Nothing in the listing may be skipped; repeat it all exactly.
== THE RECORDS ==
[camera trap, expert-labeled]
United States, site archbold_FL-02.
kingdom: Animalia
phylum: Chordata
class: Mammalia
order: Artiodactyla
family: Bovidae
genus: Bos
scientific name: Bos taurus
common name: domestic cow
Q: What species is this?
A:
===
ANSWER BOX ::
[camera trap, expert-labeled]
United States, site archbold_FL-02.
kingdom: Animalia
phylum: Chordata
class: Mammalia
order: Artiodactyla
family: Bovidae
genus: Bos
scientific name: Bos taurus
common name: domestic cow
Q: What species is this?
A:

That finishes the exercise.